PROMPT
Provide only the number of lines in the listing that contain the word "scientific".

^^^^

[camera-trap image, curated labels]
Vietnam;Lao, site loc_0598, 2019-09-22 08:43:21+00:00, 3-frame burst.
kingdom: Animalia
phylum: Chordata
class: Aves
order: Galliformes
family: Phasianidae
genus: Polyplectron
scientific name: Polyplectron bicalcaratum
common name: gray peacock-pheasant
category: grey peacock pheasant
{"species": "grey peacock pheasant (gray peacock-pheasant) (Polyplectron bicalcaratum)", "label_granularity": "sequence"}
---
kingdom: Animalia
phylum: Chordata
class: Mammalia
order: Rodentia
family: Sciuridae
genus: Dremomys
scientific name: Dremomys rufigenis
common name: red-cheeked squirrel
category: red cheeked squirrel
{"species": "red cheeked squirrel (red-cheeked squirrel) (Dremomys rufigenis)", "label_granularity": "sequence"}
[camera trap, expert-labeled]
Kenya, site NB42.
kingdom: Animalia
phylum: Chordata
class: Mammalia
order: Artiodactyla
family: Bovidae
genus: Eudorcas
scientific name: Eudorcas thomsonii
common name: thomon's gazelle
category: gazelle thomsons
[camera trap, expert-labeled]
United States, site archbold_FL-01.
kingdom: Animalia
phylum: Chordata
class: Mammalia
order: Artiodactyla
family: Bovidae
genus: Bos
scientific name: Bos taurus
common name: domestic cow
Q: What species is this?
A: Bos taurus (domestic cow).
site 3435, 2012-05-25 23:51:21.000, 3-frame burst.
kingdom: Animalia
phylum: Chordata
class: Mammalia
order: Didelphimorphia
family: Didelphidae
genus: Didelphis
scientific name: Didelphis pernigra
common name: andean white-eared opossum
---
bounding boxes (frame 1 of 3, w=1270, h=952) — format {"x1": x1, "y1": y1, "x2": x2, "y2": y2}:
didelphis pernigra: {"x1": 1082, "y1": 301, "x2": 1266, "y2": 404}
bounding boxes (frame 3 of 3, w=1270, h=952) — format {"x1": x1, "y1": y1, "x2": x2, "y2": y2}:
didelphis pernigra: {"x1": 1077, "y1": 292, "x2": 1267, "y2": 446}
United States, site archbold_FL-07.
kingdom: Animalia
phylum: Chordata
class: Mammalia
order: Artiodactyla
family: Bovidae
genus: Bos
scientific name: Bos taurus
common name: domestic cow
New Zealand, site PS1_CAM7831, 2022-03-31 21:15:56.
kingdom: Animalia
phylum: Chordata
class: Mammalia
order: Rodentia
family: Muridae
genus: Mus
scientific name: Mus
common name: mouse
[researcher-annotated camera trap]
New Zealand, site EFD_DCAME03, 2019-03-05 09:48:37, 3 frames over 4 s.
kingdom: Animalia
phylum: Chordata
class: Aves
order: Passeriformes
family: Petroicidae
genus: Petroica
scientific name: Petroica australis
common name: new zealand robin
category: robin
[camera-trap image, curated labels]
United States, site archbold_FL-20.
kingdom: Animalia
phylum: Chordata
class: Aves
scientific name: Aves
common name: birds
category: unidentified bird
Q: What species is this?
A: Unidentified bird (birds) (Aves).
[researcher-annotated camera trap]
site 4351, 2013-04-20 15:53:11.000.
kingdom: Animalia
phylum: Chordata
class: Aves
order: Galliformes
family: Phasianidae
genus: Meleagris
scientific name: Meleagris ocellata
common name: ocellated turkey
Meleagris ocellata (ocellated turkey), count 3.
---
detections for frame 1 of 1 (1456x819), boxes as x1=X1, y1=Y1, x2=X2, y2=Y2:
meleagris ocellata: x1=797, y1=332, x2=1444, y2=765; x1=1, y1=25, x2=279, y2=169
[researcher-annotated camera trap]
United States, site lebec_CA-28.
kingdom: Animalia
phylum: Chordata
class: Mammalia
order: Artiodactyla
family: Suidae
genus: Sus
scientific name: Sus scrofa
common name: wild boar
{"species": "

^^^^

RESPONSE TO THIS TASK
11